Biographical Notes on Ettore Roesler Franz

Giacomo Balla (Torino 1871 - Roma 1958) Ettore Roesler Franz a 57 anni, 1902 (particolare)

Ettore Roesler Franz was born in Rome on the 11th May 1845 to Luigi and Teresa Biondi. His family – German in origin and transplanted to the capital at the beginning of the Eighteenth century – founded there the celebrated Hotel d’Allemagne between the Via Condotti and Piazza di Spagna, where the writer Stendhal, Napoleon’s brother Lucian, Ferdinand de Lesseps, the creator of the Suez Canal, the English novelist William Thackeray, the German composer Richard Wagner, the art critic and archaeologist Johann Joachim Winckelmann and the German poet Johann Wolfgang von Goethe all stayed. The Roesler Franz family were related to the most aristocratic families in the capital, and were therefore mentioned in various of G.G. Belli sonnets (L’immasciata buffa – The foolish message). Until he was 30, Ettore Roesler Franz was involved in his family’s business affairs, in particular with the bank whose activities are documented from its foundation in 1869 until 1936. With offices in the Via Condotti, the Banca Roesler Franz Ad. & Figli occupied a prime position among private banks, which were particularly numerous in the Roman financial system.

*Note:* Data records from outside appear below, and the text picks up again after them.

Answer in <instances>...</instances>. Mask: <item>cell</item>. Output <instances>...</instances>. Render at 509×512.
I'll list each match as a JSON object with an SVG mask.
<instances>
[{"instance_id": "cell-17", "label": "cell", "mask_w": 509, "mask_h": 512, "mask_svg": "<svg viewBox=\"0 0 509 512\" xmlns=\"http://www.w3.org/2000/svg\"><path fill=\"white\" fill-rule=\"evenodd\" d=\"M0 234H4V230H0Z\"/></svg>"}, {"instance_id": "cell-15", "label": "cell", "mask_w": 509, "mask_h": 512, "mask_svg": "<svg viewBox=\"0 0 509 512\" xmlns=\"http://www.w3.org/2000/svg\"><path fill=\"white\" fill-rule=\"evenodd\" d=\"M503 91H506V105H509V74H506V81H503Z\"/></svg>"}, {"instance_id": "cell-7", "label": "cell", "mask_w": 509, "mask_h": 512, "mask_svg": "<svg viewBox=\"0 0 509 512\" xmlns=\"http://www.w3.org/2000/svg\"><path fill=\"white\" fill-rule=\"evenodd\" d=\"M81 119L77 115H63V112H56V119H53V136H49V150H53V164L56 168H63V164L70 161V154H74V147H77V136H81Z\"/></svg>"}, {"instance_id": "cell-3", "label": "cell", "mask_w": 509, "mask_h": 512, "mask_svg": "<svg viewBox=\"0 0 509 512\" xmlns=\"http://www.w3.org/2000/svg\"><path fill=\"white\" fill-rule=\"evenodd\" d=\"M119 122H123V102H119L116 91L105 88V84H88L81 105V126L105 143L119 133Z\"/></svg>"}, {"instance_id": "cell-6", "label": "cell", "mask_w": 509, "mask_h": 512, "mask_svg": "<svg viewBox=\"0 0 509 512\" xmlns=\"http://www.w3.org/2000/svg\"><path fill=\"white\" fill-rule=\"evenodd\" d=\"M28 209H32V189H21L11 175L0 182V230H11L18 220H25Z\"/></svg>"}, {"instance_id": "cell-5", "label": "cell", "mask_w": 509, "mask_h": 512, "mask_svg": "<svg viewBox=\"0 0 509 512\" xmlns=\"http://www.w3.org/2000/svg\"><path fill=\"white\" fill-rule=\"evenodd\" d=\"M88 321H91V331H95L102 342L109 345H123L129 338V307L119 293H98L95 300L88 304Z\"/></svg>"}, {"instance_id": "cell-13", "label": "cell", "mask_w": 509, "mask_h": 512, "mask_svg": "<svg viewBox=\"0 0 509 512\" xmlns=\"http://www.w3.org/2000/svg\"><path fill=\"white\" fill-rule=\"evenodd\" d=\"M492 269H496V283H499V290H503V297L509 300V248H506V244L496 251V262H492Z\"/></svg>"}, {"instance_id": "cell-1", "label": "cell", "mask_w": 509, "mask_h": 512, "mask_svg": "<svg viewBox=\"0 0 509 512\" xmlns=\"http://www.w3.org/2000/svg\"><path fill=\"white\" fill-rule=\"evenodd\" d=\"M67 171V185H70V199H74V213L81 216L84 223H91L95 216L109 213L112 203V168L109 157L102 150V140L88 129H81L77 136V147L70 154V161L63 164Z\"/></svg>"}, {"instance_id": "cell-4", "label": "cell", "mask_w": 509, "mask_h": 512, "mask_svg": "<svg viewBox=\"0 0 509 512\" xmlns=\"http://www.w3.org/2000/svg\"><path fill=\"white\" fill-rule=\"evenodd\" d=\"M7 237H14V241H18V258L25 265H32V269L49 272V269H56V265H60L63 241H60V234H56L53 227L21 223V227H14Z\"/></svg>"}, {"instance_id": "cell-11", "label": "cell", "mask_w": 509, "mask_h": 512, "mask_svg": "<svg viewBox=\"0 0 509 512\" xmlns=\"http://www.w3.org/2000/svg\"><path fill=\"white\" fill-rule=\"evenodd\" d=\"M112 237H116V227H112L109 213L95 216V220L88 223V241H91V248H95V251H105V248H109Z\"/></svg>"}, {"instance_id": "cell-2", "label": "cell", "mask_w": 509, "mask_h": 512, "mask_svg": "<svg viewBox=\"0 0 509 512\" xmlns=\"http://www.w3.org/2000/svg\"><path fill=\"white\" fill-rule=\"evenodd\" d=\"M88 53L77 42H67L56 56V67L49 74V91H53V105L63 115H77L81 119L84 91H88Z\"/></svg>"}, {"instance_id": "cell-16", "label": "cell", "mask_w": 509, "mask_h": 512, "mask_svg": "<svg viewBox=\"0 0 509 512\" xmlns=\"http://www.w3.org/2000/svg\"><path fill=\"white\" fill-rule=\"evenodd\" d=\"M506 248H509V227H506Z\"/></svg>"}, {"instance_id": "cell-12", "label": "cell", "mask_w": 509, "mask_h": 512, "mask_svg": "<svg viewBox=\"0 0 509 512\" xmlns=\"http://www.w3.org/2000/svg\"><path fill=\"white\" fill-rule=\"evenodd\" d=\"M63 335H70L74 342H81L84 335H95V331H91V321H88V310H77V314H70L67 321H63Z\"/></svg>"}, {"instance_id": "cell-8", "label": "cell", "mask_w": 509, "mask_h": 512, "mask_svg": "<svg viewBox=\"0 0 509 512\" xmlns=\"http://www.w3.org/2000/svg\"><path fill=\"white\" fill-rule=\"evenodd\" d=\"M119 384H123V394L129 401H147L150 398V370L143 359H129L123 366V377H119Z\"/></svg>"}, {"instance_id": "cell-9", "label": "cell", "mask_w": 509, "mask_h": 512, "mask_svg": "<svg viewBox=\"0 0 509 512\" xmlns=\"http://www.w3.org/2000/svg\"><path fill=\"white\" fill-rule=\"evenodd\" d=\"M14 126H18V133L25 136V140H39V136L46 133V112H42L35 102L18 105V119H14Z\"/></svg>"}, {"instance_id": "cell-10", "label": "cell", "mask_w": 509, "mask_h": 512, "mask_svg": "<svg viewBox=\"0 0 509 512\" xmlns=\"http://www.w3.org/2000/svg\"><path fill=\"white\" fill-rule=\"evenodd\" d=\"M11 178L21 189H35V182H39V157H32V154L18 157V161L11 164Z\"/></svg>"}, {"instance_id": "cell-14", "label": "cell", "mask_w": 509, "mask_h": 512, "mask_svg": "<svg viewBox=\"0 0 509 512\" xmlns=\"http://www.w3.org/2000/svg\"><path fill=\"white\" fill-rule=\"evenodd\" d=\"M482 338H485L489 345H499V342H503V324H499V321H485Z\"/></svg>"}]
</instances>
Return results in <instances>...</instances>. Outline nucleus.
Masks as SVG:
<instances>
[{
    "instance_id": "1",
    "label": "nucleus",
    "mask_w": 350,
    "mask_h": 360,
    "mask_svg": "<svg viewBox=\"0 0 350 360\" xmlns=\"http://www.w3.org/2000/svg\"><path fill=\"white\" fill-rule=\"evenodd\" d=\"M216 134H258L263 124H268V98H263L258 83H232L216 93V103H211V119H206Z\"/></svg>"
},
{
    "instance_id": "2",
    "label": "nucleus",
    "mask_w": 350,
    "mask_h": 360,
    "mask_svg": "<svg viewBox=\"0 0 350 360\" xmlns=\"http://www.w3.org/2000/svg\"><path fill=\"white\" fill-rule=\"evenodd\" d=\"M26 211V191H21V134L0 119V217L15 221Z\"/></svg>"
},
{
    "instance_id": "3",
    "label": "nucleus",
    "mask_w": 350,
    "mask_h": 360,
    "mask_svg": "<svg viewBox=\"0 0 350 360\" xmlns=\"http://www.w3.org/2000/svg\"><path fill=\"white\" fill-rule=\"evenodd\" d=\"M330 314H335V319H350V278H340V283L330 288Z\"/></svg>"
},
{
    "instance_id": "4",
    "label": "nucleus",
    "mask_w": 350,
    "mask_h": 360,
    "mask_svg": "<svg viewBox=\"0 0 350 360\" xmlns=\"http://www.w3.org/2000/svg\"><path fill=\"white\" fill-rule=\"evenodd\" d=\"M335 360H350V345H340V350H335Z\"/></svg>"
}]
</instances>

He completed his studies at the Istituto dei Fratelli delle Scuole Cristiane, the Collegio di Propaganda Fide and the Accademia di San Luca, where he studied architecture. From 1864 to 1872 he worked as a secretary at the English Consulate and then, until 1875, in his brother Adoph’s Bank in the Via Condotti. From 1875 Ettore Roesler Franz began to spend his time painting exclusively, and he founded, along with Nazareno Cipriani, the Society of Watercolourists in Rome, of which he was president many times.
Sincerity makes an artist great was written over the entrance to his studio in the Piazza S. Claudio 96, where the artist moved in 1876 from his earlier work space in the Via del Bufalo 133. In 1878 he exhibited two works at the Universal Exhibition in Paris. From 1878 to 1881 he made several journeys to Scotland, Lombardy, Venice and England, where he was able to deepen his interest in watercolours, as it was in Great Britain that the art had its most assiduous buyers, especially of Italian landscapes. In 1882 he was represented by 12 watercolours at the Exhibition Week of the Society of Watercolourists in Rome; in 1883 at the Palazzo of the Exhibition with his first series of watercolours entitled The memory of a past age, dedicated to Rome. In 1885 and 1887 he showed several paintings at the London exhibition at the Royal Institute of Painters in Water Colours. In 1888 he exhibited in Berlin; in 1890 at the Exhibitions in Dresden and Vienna, where his watercolours were awarded a gold medal. In 1902 he took part in the Italian Pavilion in Saint Petersburg; on the 6th February 1903 he was became, by acclamation, an honorary citizen of Tivoli, where, during his stay, he lived in a house belonging to Onorato Calandi. Adolfo Scarpelli, his favourite pupil, to whom he left his studio, was equally attached to the Tiber. In 1894 Franz exhibited in London, in 1905 at the Venice Biennale, and in 1907 he participated in the LXXVIIth International Exhibition of Fine Arts. He owed his fame to a series of watercolours of Vanished Rome, although he also portrayed other sites such as Tivoli and its surroundings, the Villa d’Este, the Villa Adriana, the Albani Hills, the Via Appia, Ninfa and the Vatican marshes.
He died in Rome on the 26th March 1907 at the age of 62.